Article publié dans l’Humanité
CRIF (Conseil représentatif des institutions juives de France)
Devant le CRIF lundi soir, le premier ministre a violemment tancé les opposants à sa politique, dans un amalgame scandaleux avec les auteurs d’actes racistes.
François Fillon a trouvé une tribune inattendue pour lancer une charge violente contre les mouvements sociaux et tous les opposants à sa politique, lundi soir : celle du dîner annuel donné par le Conseil représentatif des institutions juives de France (CRIF). Dans un singulier mélange des genres, le premier ministre a mis en cause, pêle-mêle, parmi les « périls » qui menacent la République, « l’agressivité de groupes extrémistes » qui s’illustre par un regain de l’antisémitisme, mais aussi les « revendications irréalistes qui semblent totalement ignorer la crise », les « déclarations intempestives où l’on voit poindre la recherche de boucs émissaires » et les « manœuvres d’une extrême gauche à qui la démagogie ne coûte rien »…
Récupération éhontée
Syndicats préparant la mobilisation unitaire du 19 mars, collectifs unis contre la vie chère dans les DOM, opposition parlementaire, élus locaux contre la réforme Balladur de dépeçage territorial : chacun reconnaîtra les siens dans ces attaques qui les accusent « d’aiguiser inutilement nos légitimes différences politiques et intellectuelles ». Pour Fillon, applaudir la politique du gouvernement censée « soutenir l’emploi, défendre nos entreprises, relancer l’investissement, sécuriser notre système bancaire », c’est faire preuve d’un « esprit de civisme » contre « la peur, la haine et la division » (sic).
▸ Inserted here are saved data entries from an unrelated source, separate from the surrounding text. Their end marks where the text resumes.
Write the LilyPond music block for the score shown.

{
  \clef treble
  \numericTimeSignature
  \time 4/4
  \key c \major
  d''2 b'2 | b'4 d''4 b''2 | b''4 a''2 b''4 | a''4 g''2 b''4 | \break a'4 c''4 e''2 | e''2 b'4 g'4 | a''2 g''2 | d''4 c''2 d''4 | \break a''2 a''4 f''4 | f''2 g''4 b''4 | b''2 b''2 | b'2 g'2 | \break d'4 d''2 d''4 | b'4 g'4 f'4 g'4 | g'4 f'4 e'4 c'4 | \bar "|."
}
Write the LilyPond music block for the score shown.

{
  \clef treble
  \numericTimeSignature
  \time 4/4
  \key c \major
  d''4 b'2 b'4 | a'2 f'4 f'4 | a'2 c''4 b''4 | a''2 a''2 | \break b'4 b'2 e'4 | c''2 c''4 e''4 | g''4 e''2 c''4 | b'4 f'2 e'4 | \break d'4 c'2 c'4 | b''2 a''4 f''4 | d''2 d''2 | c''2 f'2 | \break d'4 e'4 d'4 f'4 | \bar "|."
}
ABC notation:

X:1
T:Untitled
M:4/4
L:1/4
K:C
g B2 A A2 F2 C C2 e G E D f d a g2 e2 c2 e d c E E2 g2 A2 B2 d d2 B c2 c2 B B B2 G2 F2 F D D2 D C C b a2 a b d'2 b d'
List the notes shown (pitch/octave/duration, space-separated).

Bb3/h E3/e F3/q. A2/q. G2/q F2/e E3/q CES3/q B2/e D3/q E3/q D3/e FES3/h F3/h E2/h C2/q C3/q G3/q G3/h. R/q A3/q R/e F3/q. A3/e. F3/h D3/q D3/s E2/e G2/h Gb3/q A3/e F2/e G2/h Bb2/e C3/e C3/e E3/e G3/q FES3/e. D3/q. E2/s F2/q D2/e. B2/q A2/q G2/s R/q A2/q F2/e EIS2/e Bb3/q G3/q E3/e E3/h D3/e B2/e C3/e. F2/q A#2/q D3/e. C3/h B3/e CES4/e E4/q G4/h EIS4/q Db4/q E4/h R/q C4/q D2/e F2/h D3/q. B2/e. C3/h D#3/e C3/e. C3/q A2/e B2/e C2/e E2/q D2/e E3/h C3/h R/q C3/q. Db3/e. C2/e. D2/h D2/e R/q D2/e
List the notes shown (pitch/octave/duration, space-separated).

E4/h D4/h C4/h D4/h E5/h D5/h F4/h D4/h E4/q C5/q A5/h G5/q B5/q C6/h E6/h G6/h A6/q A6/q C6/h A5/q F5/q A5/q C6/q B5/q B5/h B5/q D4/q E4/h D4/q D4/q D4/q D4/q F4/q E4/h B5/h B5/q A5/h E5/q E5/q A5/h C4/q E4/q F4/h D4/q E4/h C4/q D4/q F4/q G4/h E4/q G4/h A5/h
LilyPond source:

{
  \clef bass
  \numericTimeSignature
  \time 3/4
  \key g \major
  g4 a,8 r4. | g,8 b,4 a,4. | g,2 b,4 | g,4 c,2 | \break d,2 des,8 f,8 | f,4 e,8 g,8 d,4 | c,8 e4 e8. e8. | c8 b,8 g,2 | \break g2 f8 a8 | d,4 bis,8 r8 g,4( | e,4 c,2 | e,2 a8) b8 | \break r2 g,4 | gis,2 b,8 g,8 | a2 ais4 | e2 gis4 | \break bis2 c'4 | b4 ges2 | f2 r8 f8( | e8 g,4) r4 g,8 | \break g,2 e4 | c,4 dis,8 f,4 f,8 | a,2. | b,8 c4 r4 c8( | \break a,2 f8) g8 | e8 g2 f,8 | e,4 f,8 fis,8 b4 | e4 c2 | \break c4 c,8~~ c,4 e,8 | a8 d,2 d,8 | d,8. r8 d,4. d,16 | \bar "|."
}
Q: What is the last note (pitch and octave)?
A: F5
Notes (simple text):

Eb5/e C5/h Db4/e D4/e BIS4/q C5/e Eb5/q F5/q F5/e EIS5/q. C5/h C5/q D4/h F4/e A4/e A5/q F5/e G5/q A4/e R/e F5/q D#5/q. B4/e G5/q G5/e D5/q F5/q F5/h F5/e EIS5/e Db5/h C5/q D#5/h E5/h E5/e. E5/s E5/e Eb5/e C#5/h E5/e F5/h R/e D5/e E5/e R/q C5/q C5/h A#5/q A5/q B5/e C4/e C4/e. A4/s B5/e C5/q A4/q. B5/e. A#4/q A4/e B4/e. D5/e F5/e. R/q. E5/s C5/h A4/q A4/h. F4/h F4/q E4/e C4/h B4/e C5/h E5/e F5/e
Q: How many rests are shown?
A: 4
Rien de moins ! « C’est en somme, l’aptitude à se rassembler autour des enjeux essentiels, a-t-il ajouté. (…) Si chacun se replie sur ses intérêts catégoriels, si chacun réclame toujours plus alors que l’État est à la limite de ses moyens, si chacun cède à la peur des adaptations au lieu de s’en saisir, alors la France affrontera de grands périls ».
François Fillon ne recule pas au passage devant la récupération et le détournement éhonté de l’inquiétude manifestée par le CRIF pour enrôler les juifs de France sous la bannière du gouvernement, dont le devoir est « de repousser les surenchères qui risquent de gâcher les conditions du redressement de notre pays. (…) Nous avons le devoir de faire preuve de courage et d’intelligence, dont je sais que la communauté juive est familière ». CQFD.
Recrudescence de l’antisémitisme
Pourtant, le propos du président du CRIF, Richard Prasquier, était tout autre : « C’est une alarme que je vous lance à contrecœur mais de façon solennelle : l’antisémitisme est de retour », a-t-il lancé. « Le mois de janvier 2009 a vu dans notre pays (…) une explosion de haine d’une virulence alarmante », avec 352 actes antisémites recensés, contre 459 pour 2008. En réponse, le premier ministre a annoncé son intention de « durcir la répression des actes racistes et antisémites » et la création d’une « mission sur l’antisémitisme et le racisme dans les réseaux numériques ».